## DOCUMENT TEXT
--

Null Masking
This document explains the null masking features in linnaeus, which are designed to control how null labels (typically class index 0) are handled during training and evaluation.
Overview
In multi-level hierarchical classification, some samples may have null labels at various ranks in the hierarchy. For example, a dataset might include partial labels where some samples are only annotated up to a certain taxonomic rank, with nulls for the more specific ranks.
linnaeus provides two main mechanisms for handling null-labeled data:
- Scheduled Null Masking: Gradually introducing null samples into the loss calculation during training
- Phase 1 Deterministic Null Masking: Completely excluding null labels from loss calculation during initial training phases
Scheduled Null Masking
The scheduled null masking feature controls what percentage of null-labeled samples should contribute to the loss computation:
SCHEDULE:
NULL_MASKING:
ENABLED: True
START_PROB: 0.0
END_PROB: 1.0
START_EPOCH: 0
END_EPOCH: 100
With these settings, the system gradually increases the probability of including null samples in the loss calculation from 0% (completely excluding nulls) at epoch 0 to 100% (including all nulls) by epoch 100.

--

## PROVIDED INFORMATION

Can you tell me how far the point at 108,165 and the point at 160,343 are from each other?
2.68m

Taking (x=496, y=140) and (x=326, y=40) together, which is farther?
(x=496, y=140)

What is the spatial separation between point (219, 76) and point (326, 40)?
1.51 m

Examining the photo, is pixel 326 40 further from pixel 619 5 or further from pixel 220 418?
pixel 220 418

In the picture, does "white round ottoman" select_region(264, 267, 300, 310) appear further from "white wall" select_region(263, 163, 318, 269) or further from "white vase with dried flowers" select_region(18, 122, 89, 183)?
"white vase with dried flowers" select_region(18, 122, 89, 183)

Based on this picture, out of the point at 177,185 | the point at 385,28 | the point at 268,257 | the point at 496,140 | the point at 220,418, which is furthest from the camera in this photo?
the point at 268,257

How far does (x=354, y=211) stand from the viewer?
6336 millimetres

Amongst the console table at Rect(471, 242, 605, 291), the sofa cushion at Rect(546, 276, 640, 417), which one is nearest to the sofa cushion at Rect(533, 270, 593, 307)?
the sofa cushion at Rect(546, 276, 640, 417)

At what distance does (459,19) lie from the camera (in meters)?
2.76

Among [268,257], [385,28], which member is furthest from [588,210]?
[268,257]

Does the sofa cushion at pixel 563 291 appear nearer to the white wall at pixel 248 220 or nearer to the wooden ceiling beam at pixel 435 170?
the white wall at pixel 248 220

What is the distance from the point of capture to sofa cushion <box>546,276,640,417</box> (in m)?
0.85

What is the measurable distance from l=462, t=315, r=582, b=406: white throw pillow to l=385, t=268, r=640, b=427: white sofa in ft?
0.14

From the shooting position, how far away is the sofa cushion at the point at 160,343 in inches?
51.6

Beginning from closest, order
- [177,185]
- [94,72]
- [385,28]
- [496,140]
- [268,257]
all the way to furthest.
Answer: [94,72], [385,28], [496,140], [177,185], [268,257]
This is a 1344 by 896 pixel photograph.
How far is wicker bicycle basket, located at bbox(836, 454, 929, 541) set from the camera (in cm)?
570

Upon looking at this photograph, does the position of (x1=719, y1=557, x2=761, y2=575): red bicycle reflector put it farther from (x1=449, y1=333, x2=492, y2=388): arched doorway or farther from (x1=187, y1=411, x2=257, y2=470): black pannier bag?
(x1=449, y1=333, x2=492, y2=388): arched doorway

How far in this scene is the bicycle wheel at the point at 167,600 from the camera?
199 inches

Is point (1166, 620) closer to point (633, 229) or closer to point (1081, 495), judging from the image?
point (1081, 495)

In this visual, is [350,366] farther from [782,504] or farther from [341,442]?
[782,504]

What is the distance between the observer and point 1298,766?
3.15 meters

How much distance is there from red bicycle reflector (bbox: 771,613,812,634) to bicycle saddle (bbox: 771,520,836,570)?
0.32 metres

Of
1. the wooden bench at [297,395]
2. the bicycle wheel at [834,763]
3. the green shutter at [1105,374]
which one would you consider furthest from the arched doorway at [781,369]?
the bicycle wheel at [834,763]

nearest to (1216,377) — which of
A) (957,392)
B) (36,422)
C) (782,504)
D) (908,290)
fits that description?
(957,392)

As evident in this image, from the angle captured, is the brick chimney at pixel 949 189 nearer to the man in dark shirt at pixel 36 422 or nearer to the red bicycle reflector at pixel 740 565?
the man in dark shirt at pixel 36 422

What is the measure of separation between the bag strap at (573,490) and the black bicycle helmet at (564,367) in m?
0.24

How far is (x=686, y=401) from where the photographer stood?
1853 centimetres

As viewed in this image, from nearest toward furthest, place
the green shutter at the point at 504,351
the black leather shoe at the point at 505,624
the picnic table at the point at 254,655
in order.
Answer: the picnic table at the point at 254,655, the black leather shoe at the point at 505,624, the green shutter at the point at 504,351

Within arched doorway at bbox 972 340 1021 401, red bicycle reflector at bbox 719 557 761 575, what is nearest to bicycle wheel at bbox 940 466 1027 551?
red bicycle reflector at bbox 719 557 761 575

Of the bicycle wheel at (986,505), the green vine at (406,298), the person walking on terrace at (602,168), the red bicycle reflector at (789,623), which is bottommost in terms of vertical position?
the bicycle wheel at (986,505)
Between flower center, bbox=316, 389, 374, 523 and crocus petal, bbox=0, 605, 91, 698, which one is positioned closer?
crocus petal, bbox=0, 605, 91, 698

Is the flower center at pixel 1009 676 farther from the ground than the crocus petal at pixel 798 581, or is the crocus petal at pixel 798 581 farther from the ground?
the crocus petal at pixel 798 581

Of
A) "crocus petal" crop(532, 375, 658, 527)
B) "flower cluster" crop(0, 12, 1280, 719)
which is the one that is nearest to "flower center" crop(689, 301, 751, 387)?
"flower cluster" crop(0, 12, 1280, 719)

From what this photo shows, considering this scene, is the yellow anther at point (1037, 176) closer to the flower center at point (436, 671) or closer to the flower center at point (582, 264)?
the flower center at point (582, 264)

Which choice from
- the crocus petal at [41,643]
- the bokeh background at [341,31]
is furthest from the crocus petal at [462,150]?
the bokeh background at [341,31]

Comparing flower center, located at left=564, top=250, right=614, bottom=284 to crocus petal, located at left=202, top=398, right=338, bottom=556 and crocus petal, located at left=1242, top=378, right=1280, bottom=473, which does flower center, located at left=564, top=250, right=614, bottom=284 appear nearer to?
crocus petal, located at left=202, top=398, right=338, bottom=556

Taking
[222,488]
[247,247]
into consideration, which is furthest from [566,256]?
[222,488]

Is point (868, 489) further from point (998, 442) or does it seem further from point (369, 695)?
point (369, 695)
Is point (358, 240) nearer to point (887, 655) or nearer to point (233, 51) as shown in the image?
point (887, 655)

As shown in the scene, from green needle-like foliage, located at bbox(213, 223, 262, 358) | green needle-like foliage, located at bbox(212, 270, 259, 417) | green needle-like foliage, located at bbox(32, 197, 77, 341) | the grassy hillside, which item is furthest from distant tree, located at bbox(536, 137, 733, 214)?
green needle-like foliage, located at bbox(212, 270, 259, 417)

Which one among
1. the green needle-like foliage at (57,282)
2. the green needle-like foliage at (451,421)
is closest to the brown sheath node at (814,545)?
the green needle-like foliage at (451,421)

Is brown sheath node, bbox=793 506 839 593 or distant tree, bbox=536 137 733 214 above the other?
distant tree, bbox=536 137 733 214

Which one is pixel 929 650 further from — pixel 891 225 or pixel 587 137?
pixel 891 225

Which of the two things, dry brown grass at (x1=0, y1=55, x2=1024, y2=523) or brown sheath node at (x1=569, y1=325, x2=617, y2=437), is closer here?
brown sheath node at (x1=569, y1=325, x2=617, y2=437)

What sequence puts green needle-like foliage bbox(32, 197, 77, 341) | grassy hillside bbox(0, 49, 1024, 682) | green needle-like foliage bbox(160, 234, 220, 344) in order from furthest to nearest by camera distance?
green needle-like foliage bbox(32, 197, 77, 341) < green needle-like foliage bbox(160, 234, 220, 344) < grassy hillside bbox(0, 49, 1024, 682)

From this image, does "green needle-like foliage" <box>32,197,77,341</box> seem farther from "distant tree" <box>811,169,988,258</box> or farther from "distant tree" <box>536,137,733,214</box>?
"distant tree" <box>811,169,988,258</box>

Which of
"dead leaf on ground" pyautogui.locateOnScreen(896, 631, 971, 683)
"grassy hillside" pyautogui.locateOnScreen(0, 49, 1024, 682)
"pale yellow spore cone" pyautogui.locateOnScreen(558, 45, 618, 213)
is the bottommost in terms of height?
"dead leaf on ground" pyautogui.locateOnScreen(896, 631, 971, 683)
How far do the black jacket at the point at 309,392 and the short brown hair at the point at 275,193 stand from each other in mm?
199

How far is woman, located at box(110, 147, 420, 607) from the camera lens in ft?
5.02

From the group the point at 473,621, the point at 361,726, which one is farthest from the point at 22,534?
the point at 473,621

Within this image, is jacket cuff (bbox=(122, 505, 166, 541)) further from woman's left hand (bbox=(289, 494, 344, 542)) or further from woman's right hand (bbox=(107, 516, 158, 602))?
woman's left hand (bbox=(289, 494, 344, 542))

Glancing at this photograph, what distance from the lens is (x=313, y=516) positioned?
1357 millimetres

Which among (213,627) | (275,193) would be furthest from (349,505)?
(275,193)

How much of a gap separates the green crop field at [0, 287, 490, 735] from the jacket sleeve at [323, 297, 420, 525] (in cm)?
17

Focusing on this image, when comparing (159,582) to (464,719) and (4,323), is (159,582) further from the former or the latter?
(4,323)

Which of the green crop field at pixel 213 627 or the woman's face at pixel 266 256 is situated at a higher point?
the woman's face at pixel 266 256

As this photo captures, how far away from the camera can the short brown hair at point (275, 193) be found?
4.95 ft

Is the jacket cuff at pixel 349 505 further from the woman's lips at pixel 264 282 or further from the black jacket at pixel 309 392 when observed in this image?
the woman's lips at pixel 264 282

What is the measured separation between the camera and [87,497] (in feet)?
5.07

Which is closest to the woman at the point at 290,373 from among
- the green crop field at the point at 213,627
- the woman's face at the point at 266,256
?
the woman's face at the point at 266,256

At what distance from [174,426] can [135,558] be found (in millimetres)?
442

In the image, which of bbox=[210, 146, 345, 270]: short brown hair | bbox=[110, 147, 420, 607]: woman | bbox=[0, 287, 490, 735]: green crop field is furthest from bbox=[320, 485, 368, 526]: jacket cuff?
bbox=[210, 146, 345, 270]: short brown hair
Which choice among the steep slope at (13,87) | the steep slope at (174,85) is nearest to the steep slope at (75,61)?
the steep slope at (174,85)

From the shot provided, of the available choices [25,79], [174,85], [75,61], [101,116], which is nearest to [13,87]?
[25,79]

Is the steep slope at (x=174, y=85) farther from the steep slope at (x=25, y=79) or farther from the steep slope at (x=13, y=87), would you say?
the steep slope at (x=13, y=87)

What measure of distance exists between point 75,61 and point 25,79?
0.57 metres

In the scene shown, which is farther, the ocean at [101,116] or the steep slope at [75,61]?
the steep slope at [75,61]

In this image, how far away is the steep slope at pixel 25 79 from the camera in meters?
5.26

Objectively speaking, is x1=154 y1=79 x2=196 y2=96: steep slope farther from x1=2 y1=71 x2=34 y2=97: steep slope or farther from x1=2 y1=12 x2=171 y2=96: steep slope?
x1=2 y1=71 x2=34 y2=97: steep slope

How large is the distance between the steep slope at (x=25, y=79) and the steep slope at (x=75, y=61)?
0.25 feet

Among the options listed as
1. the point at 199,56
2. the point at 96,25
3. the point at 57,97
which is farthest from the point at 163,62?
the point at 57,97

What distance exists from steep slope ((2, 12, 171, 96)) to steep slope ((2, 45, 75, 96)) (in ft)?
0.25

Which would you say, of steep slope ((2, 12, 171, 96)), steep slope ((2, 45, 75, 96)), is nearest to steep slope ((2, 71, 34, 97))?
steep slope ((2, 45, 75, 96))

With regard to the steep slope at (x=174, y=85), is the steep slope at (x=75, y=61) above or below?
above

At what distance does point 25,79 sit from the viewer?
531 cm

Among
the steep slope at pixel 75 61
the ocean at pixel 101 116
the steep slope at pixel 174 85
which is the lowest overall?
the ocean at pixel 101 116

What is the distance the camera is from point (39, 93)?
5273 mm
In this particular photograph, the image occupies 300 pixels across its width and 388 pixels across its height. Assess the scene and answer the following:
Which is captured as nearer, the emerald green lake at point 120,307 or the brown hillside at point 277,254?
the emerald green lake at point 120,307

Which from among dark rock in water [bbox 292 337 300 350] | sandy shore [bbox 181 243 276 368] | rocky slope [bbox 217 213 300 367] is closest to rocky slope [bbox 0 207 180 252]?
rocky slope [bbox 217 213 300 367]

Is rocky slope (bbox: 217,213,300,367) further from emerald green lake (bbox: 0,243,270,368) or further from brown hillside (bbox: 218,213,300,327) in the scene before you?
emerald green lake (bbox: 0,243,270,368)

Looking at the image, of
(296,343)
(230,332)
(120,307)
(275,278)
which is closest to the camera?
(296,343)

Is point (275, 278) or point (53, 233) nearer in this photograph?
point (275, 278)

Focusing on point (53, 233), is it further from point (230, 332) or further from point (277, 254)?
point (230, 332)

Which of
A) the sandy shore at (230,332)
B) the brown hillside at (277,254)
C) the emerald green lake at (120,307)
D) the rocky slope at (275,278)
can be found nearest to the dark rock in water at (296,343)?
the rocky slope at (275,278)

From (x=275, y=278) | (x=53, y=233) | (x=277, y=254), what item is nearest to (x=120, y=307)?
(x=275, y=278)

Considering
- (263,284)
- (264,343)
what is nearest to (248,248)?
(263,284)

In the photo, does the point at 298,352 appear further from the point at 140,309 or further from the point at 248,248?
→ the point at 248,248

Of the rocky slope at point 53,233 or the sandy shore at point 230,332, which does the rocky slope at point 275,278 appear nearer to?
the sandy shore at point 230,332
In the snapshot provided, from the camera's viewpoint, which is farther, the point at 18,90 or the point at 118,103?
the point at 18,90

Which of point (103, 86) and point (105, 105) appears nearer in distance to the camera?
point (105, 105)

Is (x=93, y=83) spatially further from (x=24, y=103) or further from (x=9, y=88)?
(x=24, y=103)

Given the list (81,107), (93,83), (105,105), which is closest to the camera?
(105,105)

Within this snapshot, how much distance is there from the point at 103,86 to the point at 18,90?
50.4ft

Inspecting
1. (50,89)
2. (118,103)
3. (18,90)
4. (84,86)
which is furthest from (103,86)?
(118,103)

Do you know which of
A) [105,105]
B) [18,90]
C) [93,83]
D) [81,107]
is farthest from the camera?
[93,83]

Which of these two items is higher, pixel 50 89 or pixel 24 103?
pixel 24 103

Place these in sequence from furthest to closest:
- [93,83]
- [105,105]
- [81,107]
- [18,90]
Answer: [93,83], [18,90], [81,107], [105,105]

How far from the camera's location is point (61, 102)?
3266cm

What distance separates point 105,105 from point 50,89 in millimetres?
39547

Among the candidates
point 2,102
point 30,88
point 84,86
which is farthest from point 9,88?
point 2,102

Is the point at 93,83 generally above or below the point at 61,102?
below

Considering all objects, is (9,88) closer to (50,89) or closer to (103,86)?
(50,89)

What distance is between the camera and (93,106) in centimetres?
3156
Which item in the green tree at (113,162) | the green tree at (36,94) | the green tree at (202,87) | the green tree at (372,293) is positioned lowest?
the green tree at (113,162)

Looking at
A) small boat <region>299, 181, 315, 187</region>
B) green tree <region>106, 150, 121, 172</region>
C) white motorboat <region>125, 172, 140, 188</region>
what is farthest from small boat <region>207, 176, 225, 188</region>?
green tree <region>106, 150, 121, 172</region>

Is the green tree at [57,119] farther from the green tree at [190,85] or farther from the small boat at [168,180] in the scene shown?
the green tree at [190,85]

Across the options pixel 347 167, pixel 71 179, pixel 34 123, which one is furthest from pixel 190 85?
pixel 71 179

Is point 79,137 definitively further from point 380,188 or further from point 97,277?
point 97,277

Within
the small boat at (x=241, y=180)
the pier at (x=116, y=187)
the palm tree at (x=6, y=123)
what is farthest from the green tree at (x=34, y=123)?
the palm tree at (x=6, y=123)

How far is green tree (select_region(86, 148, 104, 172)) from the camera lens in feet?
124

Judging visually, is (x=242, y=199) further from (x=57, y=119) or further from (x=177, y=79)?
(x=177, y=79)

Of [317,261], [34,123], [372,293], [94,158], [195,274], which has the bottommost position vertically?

--

## TASK OBJECTIVE
Reproduce the stretch of the null masking document from "linnaeus provides two" through "by epoch 100.", word for word.

## ANSWER TO THIS PROBLEM
linnaeus provides two main mechanisms for handling null-labeled data:
- Scheduled Null Masking: Gradually introducing null samples into the loss calculation during training
- Phase 1 Deterministic Null Masking: Completely excluding null labels from loss calculation during initial training phases
Scheduled Null Masking
The scheduled null masking feature controls what percentage of null-labeled samples should contribute to the loss computation:
SCHEDULE:
NULL_MASKING:
ENABLED: True
START_PROB: 0.0
END_PROB: 1.0
START_EPOCH: 0
END_EPOCH: 100
With these settings, the system gradually increases the probability of including null samples in the loss calculation from 0% (completely excluding nulls) at epoch 0 to 100% (including all nulls) by epoch 100.